The Neville court explained the evolution of product liability in the 20th century and the rise of industrialization:
Strict products liability arose in the early and mid 20th century from the perceived inability of the law of warranty and negligence to provide an adequate means of redress for injuries arising in anew kind of industrialized economy. That economy was characterized by mass production, the introduction of wholesale intermediaries in supply chains, and the expansion of product advertising. Makers and users of products had an increasingly attenuated relationship. Redress for injury arising from product defect… require rethinking.…. Who should bear the costs of such harms: an innocent purchaser, or the product supplier who had the means and motivation to eliminate defects, and the ability to spread that cost widely via the mechanism of price and the securing of insurance?

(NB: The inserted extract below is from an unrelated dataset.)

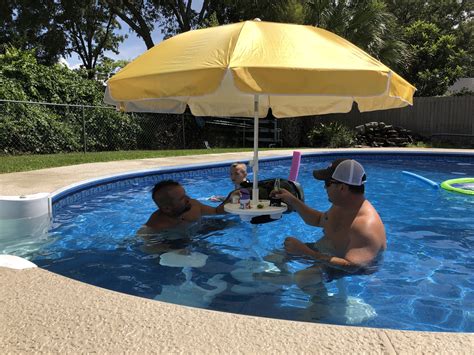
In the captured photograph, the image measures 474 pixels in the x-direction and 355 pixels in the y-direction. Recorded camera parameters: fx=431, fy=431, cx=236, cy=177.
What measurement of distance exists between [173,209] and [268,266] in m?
1.15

It then astutely noted that the complaint at issue raised “similar questions about Snapchat and its place in society and the economy.” The digital revolution is no less disruptive for consumers than the industrial one. Individual users and tech behemoths have an incredibly attenuated relationship. Users are largely powerless to understand, let alone protect themselves or their kids, from the harmful impacts of various technology products.
Courts are also not alone in using traditional business liability theories to hold tech companies to account. Efforts to better hold companies accountable for the harms their products cause and for their negligence are also ongoing in state legislatures. In California, a bill is pending that would increase penalties for large social media companies if they are negligent and their platform features cause injury to minors. Of note, this does not create new liability–just increases financial penalties–as under California law, everyone, including technology companies, owes a standard duty of care and can be liable when their negligence causes harm to another.
With the advent of the internet and the impending AI age, product liability may need to evolve again to adequately protect society and especially its most vulnerable members, such as children. As efforts to create new substantive protections rise and fall in the states and languish at the federal level, judicial recognition that companies can already be held accountable when they put out unsafe and dangerous products should give some hope to aggrieved and injured families.